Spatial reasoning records

━━━━━━━━━━━━━━━━━━━━

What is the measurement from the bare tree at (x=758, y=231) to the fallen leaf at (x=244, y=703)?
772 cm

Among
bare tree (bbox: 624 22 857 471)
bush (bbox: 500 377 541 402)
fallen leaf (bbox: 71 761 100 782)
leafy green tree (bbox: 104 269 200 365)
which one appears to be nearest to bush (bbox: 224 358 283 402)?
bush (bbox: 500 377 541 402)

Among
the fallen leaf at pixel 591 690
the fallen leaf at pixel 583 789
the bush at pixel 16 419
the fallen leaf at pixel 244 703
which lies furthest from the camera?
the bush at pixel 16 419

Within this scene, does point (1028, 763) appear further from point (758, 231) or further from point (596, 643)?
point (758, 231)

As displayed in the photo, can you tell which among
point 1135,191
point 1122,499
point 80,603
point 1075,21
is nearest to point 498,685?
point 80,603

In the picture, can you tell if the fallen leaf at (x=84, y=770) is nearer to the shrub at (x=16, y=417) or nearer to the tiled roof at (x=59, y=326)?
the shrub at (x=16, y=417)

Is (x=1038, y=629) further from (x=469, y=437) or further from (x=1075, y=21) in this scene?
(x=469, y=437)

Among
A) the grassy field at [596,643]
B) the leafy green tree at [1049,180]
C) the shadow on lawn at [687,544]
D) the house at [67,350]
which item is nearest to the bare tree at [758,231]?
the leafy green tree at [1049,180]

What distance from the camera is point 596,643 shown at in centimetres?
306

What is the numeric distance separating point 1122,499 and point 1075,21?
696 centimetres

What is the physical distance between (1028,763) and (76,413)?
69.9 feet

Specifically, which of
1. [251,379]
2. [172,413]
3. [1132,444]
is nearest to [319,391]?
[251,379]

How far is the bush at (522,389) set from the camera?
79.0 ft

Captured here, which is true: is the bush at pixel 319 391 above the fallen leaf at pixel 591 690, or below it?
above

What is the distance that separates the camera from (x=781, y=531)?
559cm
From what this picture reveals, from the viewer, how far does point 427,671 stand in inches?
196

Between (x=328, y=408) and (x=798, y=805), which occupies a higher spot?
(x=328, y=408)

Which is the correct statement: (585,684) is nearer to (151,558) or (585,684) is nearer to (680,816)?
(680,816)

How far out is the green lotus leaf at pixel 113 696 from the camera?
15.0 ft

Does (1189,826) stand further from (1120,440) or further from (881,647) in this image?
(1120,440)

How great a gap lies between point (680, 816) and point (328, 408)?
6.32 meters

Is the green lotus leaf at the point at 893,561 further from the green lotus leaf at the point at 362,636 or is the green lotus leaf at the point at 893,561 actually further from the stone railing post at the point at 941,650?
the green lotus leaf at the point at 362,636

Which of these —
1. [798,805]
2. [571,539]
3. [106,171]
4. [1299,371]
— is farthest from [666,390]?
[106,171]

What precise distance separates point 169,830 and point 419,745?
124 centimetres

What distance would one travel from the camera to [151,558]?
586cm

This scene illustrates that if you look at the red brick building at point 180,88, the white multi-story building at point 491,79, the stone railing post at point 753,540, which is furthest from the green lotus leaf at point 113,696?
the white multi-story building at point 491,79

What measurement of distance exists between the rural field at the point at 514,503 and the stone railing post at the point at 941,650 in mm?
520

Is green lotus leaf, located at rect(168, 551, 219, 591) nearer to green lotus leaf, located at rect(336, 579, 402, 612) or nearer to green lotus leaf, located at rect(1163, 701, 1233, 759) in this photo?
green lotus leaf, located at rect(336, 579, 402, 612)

━━━━━━━━━━━━━━━━━━━━

- _Set task_:
Copy out everything above from the line containing "In the picture, can" down to the line containing "6.32 meters", both included, with no changes.

- _Solution for this task_:
In the picture, can you tell if the fallen leaf at (x=84, y=770) is nearer to the shrub at (x=16, y=417) or nearer to the tiled roof at (x=59, y=326)?
the shrub at (x=16, y=417)

Is (x=1038, y=629) further from (x=469, y=437) or further from (x=1075, y=21) in this scene?
(x=469, y=437)

Among
A) the grassy field at [596,643]
B) the leafy green tree at [1049,180]
C) the shadow on lawn at [687,544]
D) the house at [67,350]
which item is nearest to the bare tree at [758,231]?
the leafy green tree at [1049,180]

What distance from the camera is point 596,643 shown at in centimetres?
306

What is the numeric distance separating point 1122,499 and point 1075,21?
696 centimetres

What is the physical distance between (1028,763) and (76,413)?
69.9 feet

Specifically, which of
1. [251,379]
2. [172,413]
3. [1132,444]
is nearest to [319,391]?
[251,379]

How far is the bush at (522,389) set from the camera?
79.0 ft

Captured here, which is true: is the bush at pixel 319 391 above the fallen leaf at pixel 591 690, or below it?
above

What is the distance that separates the camera from (x=781, y=531)?
559cm
From what this picture reveals, from the viewer, how far does point 427,671 stand in inches?
196

Between (x=328, y=408) and (x=798, y=805), which occupies a higher spot?
(x=328, y=408)

Which is the correct statement: (585,684) is nearer to (151,558) or (585,684) is nearer to (680,816)?
(680,816)

How far out is the green lotus leaf at pixel 113 696 from the camera?
15.0 ft

Does (1189,826) stand further from (1120,440) or further from (881,647) in this image?
(1120,440)

How great a gap lies between point (680, 816) and point (328, 408)?
6.32 meters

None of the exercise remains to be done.